"Neither anything so sentimental on the one hand, nor anything so prosaic on the other," answered Gerald. "I was better employed in listening to the birds, and in marking how the brown buds were here and there beginning to open themselves to the sun."
"You are easily satisfied. I should have thought that the Ride would have had more attractions for you."
"Not at all. In London, humanity is so plentiful that trees and birds seem sometimes the best of company. In the country, where trees and birds are so common, a fresh face is sometimes a godsend."
"But you, who have been so accustomed to change--to seeing fresh faces and visiting strange places--must surely find it both dull and tedious to spend your days among blue-books and parliamentary reports, wading through columns of dreary statistics, and concocting speeches which another than yourself will deliver?"
"I did find it both dull and tedious at first, but I don't find it so now."
"And why do you not find it so now?"
He would have liked to answer: "Because your presence here has made my work glad. Because I could count no work as slavery if through it I were brought into contact with you. Because, since I have learned to love you, life has assumed for me an altogether different complexion from that which it wore before--is imbued with altogether different purposes and ambitions." But the time was not yet ripe for him to say all this, or even part of it. Some more commonplace answer must be found to her question.

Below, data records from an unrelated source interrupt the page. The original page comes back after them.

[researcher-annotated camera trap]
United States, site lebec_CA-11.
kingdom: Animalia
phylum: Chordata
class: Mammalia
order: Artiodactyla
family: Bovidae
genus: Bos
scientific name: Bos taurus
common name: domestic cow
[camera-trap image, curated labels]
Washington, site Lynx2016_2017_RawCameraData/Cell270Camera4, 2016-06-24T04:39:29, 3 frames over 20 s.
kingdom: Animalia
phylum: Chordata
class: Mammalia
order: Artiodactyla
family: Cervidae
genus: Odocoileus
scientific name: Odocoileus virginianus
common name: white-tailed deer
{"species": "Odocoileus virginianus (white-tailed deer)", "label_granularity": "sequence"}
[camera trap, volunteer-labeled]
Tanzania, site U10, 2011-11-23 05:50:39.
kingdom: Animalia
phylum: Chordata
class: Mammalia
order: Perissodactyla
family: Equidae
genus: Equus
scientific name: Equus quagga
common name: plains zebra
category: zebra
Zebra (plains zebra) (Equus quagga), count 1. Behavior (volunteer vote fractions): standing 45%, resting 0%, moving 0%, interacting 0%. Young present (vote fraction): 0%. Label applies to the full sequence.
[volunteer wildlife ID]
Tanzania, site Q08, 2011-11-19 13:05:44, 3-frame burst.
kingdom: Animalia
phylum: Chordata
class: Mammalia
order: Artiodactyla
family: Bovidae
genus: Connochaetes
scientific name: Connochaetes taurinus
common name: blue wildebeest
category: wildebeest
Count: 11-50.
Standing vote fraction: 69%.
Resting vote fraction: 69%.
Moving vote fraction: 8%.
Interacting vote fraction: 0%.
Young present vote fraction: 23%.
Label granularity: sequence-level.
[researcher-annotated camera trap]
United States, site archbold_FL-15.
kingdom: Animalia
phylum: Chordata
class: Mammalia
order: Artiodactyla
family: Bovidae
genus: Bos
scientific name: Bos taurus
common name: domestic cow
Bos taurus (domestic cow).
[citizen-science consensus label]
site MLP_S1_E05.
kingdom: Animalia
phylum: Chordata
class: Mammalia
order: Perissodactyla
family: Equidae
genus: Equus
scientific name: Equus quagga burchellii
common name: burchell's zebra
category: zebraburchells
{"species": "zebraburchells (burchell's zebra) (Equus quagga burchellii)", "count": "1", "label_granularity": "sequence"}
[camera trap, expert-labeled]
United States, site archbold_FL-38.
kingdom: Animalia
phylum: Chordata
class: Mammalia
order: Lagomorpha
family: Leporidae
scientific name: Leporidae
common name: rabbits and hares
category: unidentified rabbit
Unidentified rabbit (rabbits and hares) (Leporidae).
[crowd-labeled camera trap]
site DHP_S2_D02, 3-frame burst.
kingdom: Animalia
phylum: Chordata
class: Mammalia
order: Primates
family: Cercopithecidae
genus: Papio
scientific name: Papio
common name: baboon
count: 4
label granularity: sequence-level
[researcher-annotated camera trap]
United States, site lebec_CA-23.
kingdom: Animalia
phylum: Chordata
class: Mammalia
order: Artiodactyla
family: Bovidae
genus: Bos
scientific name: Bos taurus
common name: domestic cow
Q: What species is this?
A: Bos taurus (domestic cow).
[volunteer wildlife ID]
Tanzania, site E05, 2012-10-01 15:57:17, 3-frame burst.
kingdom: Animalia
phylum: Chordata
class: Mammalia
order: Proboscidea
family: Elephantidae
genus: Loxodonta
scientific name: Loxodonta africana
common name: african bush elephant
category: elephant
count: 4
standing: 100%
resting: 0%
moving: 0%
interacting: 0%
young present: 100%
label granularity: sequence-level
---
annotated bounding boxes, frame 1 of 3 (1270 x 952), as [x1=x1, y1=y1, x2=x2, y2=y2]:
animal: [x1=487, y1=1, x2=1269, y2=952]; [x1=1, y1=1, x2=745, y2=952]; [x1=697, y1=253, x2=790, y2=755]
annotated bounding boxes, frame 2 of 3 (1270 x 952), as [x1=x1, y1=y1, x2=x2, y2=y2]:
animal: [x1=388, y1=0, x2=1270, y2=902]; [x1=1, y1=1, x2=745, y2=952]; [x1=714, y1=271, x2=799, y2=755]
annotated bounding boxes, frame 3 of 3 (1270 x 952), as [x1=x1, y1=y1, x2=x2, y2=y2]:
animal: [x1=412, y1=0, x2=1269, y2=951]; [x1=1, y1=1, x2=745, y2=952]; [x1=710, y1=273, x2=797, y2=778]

"I think," said he, "it must be because human motives and human purposes are so intimately mingled with the dry bones of politics, that politics exercise such a strange fascination over nearly everyone who is brought into close contact with them. Certainly to me, and that no very long time ago, they seemed the dryest and most uninteresting study to which a man could devote his time."
"But you have seen reason to change your opinion since then?" said Eleanor.
"I have," said Gerald, emphatically. "From the moment I leapt into the arena--from the moment that I ceased to be a looker-on and became a gladiator myself--in the very humblest of positions though it was--my blood seemed to warm to the struggle. I buckled my armour round me with gladness at the thought that I was about to contend with shapes of bone and sinew; that my life need no longer have to content itself with pottering about among the petty dilettanteisms of Art, while never quite certain in my own mind whether it was Nature's intention that I should develop into a man of genius or degenerate into a blockhead."